**Request:**
Format the material below as a numbered list, with no entries for blank lines.

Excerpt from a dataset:
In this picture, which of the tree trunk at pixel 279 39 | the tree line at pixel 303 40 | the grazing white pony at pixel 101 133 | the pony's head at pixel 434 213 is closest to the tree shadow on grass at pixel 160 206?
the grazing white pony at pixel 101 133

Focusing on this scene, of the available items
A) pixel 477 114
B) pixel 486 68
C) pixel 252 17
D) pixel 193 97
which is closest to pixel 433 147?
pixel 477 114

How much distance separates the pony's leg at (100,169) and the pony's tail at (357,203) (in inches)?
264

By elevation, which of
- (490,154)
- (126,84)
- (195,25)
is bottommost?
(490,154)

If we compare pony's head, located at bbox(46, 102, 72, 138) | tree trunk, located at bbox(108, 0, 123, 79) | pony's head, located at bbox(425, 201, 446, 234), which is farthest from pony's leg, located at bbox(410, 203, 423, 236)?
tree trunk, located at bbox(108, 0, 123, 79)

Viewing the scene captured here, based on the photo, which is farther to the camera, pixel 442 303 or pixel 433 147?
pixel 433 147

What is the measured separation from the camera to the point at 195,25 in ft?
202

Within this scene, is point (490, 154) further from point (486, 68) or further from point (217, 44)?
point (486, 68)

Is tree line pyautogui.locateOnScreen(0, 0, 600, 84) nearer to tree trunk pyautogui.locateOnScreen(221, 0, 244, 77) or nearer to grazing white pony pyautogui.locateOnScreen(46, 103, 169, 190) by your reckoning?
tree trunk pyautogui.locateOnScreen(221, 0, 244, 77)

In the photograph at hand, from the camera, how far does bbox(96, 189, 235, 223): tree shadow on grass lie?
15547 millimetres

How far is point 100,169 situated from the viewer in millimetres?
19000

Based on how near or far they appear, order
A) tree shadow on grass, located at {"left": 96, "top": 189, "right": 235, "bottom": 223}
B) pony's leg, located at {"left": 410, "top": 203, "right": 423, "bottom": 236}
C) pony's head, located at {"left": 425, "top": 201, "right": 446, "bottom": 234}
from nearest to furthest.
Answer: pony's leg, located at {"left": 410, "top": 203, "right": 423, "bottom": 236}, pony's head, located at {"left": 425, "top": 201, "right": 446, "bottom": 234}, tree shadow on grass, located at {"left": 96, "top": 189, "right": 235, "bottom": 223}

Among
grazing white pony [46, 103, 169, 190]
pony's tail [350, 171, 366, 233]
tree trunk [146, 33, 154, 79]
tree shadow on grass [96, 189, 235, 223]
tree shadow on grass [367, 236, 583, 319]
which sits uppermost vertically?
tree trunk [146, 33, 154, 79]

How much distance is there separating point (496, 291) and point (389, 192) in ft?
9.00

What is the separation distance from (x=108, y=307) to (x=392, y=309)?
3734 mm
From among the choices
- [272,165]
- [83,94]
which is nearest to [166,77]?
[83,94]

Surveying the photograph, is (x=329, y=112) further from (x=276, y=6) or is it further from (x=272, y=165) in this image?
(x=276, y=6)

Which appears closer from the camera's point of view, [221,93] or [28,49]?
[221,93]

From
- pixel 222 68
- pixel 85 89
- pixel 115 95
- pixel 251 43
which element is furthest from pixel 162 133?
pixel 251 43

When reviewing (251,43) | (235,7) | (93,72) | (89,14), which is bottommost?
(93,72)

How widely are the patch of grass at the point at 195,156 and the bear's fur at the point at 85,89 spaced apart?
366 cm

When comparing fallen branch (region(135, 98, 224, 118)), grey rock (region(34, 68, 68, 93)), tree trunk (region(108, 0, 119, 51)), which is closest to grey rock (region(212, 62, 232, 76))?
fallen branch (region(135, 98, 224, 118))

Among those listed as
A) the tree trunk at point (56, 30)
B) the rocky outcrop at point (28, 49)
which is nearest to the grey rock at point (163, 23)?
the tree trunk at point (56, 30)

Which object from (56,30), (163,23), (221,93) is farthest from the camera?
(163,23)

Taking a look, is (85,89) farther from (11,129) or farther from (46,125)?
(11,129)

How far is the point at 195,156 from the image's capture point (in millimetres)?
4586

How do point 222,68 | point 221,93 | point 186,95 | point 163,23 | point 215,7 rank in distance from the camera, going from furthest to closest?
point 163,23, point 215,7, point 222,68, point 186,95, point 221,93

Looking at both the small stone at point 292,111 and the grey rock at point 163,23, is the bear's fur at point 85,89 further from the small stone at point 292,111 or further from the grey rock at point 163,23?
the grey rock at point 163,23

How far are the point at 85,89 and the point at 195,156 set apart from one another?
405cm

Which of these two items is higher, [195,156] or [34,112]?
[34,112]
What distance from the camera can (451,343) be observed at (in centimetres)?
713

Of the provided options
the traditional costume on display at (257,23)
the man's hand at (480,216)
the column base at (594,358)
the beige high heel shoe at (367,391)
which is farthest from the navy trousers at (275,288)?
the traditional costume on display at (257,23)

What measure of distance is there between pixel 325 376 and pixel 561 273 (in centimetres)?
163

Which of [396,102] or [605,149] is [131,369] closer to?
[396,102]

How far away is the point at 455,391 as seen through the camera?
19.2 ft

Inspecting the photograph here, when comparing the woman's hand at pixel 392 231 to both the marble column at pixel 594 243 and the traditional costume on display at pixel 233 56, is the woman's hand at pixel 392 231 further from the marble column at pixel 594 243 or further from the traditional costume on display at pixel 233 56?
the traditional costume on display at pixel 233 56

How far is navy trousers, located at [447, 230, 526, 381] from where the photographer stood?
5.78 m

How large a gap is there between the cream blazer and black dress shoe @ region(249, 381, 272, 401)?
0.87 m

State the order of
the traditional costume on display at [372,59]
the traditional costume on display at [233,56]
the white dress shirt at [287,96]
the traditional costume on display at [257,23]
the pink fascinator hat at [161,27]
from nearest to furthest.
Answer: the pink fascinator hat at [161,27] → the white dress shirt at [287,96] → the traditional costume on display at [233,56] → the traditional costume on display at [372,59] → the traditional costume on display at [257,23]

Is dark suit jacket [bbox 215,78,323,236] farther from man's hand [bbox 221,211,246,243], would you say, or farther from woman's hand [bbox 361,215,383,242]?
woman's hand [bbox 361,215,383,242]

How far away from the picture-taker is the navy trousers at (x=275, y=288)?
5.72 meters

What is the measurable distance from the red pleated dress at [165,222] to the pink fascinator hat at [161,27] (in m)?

**Exercise answer:**
1. In this picture, which of the tree trunk at pixel 279 39 | the tree line at pixel 303 40 | the grazing white pony at pixel 101 133 | the pony's head at pixel 434 213 is closest to the tree shadow on grass at pixel 160 206?
2. the grazing white pony at pixel 101 133
3. Focusing on this scene, of the available items
4. A) pixel 477 114
5. B) pixel 486 68
6. C) pixel 252 17
7. D) pixel 193 97
8. which is closest to pixel 433 147?
9. pixel 477 114
10. How much distance separates the pony's leg at (100,169) and the pony's tail at (357,203) (in inches)?
11. 264
12. By elevation, which of
13. - (490,154)
14. - (126,84)
15. - (195,25)
16. is bottommost?
17. (490,154)
18. If we compare pony's head, located at bbox(46, 102, 72, 138) | tree trunk, located at bbox(108, 0, 123, 79) | pony's head, located at bbox(425, 201, 446, 234), which is farthest from pony's leg, located at bbox(410, 203, 423, 236)?
19. tree trunk, located at bbox(108, 0, 123, 79)
20. Viewing the scene captured here, based on the photo, which is farther to the camera, pixel 442 303 or pixel 433 147?
21. pixel 433 147
22. What is the measured separation from the camera to the point at 195,25 in ft?
23. 202
24. Within this scene, is point (490, 154) further from point (486, 68) or further from point (217, 44)?
25. point (486, 68)
26. Is tree line pyautogui.locateOnScreen(0, 0, 600, 84) nearer to tree trunk pyautogui.locateOnScreen(221, 0, 244, 77) or nearer to grazing white pony pyautogui.locateOnScreen(46, 103, 169, 190) by your reckoning?
27. tree trunk pyautogui.locateOnScreen(221, 0, 244, 77)
28. In the photograph at hand, from the camera, how far does bbox(96, 189, 235, 223): tree shadow on grass lie?
29. 15547 millimetres
30. How far is point 100,169 situated from the viewer in millimetres?
31. 19000
32. Based on how near or far they appear, order
33. A) tree shadow on grass, located at {"left": 96, "top": 189, "right": 235, "bottom": 223}
34. B) pony's leg, located at {"left": 410, "top": 203, "right": 423, "bottom": 236}
35. C) pony's head, located at {"left": 425, "top": 201, "right": 446, "bottom": 234}
36. from nearest to furthest.
37. Answer: pony's leg, located at {"left": 410, "top": 203, "right": 423, "bottom": 236}, pony's head, located at {"left": 425, "top": 201, "right": 446, "bottom": 234}, tree shadow on grass, located at {"left": 96, "top": 189, "right": 235, "bottom": 223}
38. Among
39. grazing white pony [46, 103, 169, 190]
40. pony's tail [350, 171, 366, 233]
41. tree trunk [146, 33, 154, 79]
42. tree shadow on grass [96, 189, 235, 223]
43. tree shadow on grass [367, 236, 583, 319]
44. which sits uppermost vertically?
45. tree trunk [146, 33, 154, 79]
46. How much distance is there separating point (496, 291) and point (389, 192) in ft?
47. 9.00
48. What is the separation distance from (x=108, y=307) to (x=392, y=309)?
49. 3734 mm
50. From among the choices
51. - [272,165]
52. - [83,94]
53. which is nearest to [166,77]?
54. [83,94]
55. Surveying the photograph, is (x=329, y=112) further from (x=276, y=6) or is it further from (x=272, y=165) in this image?
56. (x=276, y=6)
57. Which appears closer from the camera's point of view, [221,93] or [28,49]?
58. [221,93]
59. From
60. - pixel 222 68
61. - pixel 85 89
62. - pixel 115 95
63. - pixel 251 43
64. which element is furthest from pixel 162 133?
65. pixel 251 43
66. When reviewing (251,43) | (235,7) | (93,72) | (89,14), which is bottommost?
67. (93,72)
68. How widely are the patch of grass at the point at 195,156 and the bear's fur at the point at 85,89 spaced apart?
69. 366 cm
70. When comparing fallen branch (region(135, 98, 224, 118)), grey rock (region(34, 68, 68, 93)), tree trunk (region(108, 0, 119, 51)), which is closest to grey rock (region(212, 62, 232, 76))?
71. fallen branch (region(135, 98, 224, 118))
72. Among those listed as
73. A) the tree trunk at point (56, 30)
74. B) the rocky outcrop at point (28, 49)
75. which is nearest to the grey rock at point (163, 23)?
76. the tree trunk at point (56, 30)
77. Which object from (56,30), (163,23), (221,93) is farthest from the camera?
78. (163,23)
79. Taking a look, is (85,89) farther from (11,129) or farther from (46,125)?
80. (11,129)
81. How far is the point at 195,156 from the image's capture point (in millimetres)?
82. 4586
83. How do point 222,68 | point 221,93 | point 186,95 | point 163,23 | point 215,7 rank in distance from the camera, going from furthest to closest?
84. point 163,23, point 215,7, point 222,68, point 186,95, point 221,93
85. Looking at both the small stone at point 292,111 and the grey rock at point 163,23, is the bear's fur at point 85,89 further from the small stone at point 292,111 or further from the grey rock at point 163,23?
86. the grey rock at point 163,23
87. How far are the point at 85,89 and the point at 195,156 set apart from one another?
88. 405cm
89. Which of these two items is higher, [195,156] or [34,112]?
90. [34,112]
91. What distance from the camera can (451,343) be observed at (in centimetres)?
92. 713
93. Of the provided options
94. the traditional costume on display at (257,23)
95. the man's hand at (480,216)
96. the column base at (594,358)
97. the beige high heel shoe at (367,391)
98. which is farthest from the navy trousers at (275,288)?
99. the traditional costume on display at (257,23)
100. What measure of distance is there between pixel 325 376 and pixel 561 273 (in centimetres)?
101. 163
102. Which of [396,102] or [605,149] is [131,369] closer to?
103. [396,102]
104. How far away is the point at 455,391 as seen through the camera?
105. 19.2 ft
106. Inspecting the photograph here, when comparing the woman's hand at pixel 392 231 to both the marble column at pixel 594 243 and the traditional costume on display at pixel 233 56, is the woman's hand at pixel 392 231 further from the marble column at pixel 594 243 or further from the traditional costume on display at pixel 233 56?
107. the traditional costume on display at pixel 233 56
108. How far is navy trousers, located at [447, 230, 526, 381] from where the photographer stood?
109. 5.78 m
110. How large a gap is there between the cream blazer and black dress shoe @ region(249, 381, 272, 401)?
111. 0.87 m
112. State the order of
113. the traditional costume on display at [372,59]
114. the traditional costume on display at [233,56]
115. the white dress shirt at [287,96]
116. the traditional costume on display at [257,23]
117. the pink fascinator hat at [161,27]
118. from nearest to furthest.
119. Answer: the pink fascinator hat at [161,27] → the white dress shirt at [287,96] → the traditional costume on display at [233,56] → the traditional costume on display at [372,59] → the traditional costume on display at [257,23]
120. Is dark suit jacket [bbox 215,78,323,236] farther from man's hand [bbox 221,211,246,243], would you say, or farther from woman's hand [bbox 361,215,383,242]?
121. woman's hand [bbox 361,215,383,242]
122. How far away from the picture-taker is the navy trousers at (x=275, y=288)?
123. 5.72 meters
124. What is the measurable distance from the red pleated dress at [165,222] to the pink fascinator hat at [161,27] (in m)?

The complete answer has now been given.